Research Institute of Virology, Tashkent, Uzbekistan

Citation: Rakhimov RA, Pereyaslov D, Ibadullaeva NS, Rakhimov RR. Experience in Modernizing the System of Epidemiological Surveillance for Infl uenza in Uzbekistan. EpiNorth 2010; 11:87-93.

Abstract
The main goal of the paper is to estimate efficiency of the modernized system of epidemiological surveillance for influenza during the 2009-2010 epidemic season. All cases of influenza, influenza-like diseases (ILD) and severe acute respiratory infection (SARI) were registered daily. Selective samples from patients with ILD and SARI were examined by PCR for the new A(H1N1)pdm influenza virus and the avian influenza virus A (H5N1).

The results of epidemiological surveillance during the 2009-2010 epidemic season showed an increased incidence of influenza and ILD in November and December. The peak morbidity was reached in November (week 47). SARI patients constituted 0.8% of the total number of influenza and ILD patients during the epidemic period. Also, an increased proportion of adults was registered among these patients.

Consequently, some measures were suggested to modernize the system of epidemiological surveillance for influenza in Uzbekistan and to optimize efficiency.

Introduction
Influenza is still viewed as a major healthcare problem in nearly all countries of the world. It causes annual epidemics during which 5-15% of the global population gets infected. According to various estimates, from 3 to 5 million people suffer from a severe form of the disease and from 250,000 to 500,000 people die from influenza every year [1].

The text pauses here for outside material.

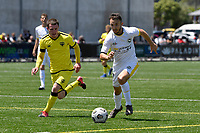 Adam Thurston of Eastern Suburbs competes for the ball with Henry Hamilton of the Wellington Phoenix during the ISPS Handa Men's Premiership - Wellington Phoenix v Eastern Suburbs at Fraser Park, Wellington on Saturday 28 November 2020.<br /> Copyright photo: Masanori Udagawa /  www.photosport.nz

Occasionally, new highly pathogenic respiratory infections, such as atypical pneumonia, avian influenza A(H5N1) or the new pandemic (H1N1) 2009 influenza, appear [2]. The provision of sophisticated epidemiological surveillance is essential when faced with emerging infections. An effective epidemiological surveillance system may be helpful in determining measures against seasonal influenza and may also contribute to the pandemic preparedness and control over new respiratory infections [3, 4].

Full-scale sophisticated surveillance over influenza and influenza-like diseases (ILD), acute respiratory infections (ARI) and severe acute respiratory infections (SARI) yields the most precise estimate of the epidemiological situation. In addition, the surveillance enables accurate prediction of disease incidence dynamics that is necessary to design the most appropriate plan of anti-epidemic measures and to organize the most effective preventive intervention [3].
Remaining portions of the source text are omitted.